During my childhood, nothing was bigger than my Dad’s footsteps. Everything seemed to shrink compared to it. His feet, often clad in the same woolie-socks all year around (even during summer, encased inside his enormous sandals), were no match for the other Moms and Dads at the soccer-practice or at parent meetings. You could always see which pair of shoes stuck out. They looked like something the gargantuan cats Hogne and Tovner, known for carrying the Norse goddess Freya, had dragged in. And I mean, his feet were a considerable, European size 46, but in my mind it was bigger than lorry-wheels, logs or barn-doors. My dad’s footsteps metaphorically dwarfed the moon and the sun.

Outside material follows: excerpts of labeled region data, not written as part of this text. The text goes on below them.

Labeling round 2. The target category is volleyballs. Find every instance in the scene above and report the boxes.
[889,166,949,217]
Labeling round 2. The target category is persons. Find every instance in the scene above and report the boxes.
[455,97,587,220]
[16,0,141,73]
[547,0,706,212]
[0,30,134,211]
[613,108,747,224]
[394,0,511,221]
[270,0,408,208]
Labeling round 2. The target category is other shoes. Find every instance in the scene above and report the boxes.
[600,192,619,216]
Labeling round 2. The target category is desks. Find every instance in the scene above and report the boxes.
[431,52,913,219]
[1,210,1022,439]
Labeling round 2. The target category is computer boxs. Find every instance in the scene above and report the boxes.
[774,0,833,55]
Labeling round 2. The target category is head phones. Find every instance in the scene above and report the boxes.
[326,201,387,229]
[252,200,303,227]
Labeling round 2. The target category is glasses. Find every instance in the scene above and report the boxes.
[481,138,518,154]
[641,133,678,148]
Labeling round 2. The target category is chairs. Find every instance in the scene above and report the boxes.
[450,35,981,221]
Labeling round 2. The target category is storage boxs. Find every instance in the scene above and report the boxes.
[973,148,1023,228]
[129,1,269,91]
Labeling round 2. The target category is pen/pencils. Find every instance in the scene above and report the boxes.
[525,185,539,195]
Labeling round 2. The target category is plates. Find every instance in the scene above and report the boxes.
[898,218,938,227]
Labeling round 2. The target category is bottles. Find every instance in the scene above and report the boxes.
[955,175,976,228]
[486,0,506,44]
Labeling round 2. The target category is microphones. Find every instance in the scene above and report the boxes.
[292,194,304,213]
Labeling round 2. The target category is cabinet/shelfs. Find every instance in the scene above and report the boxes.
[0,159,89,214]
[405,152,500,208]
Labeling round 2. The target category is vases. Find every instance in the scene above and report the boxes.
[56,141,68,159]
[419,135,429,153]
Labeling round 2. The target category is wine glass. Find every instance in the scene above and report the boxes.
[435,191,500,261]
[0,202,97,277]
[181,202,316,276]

I was twelve, it was winter, mid-winter even, and what I gazed upon in the setting semi-darkness was my Dad’s enormous foot-steps in the snow. Magnified by the snow-shoes he insisted on wearing (in some concocted contraption he even wore them ON TOP OF his ski-boots, still strapped to his long-distance skiis), the strange footsteps bathed in fluorescent magenta-blue twilight like puddles of spat-out-Slushie and sort of kind of formed my destiny. He had already entered the silent-treatment-mode, which he usually reserved for really drawn-out days (he could literally go days without speaking) when I had been “giving him lip” for long. But this day, I had done nothing I could think of to deserve his gawking, wounded silence. He stared back at me, daggers from hell, and just nodded in the direction of the forest clearing ahead of us. You come, now, boy, and may Odin have mercy on you and the Fenris wolf devour you if you don’t keep up.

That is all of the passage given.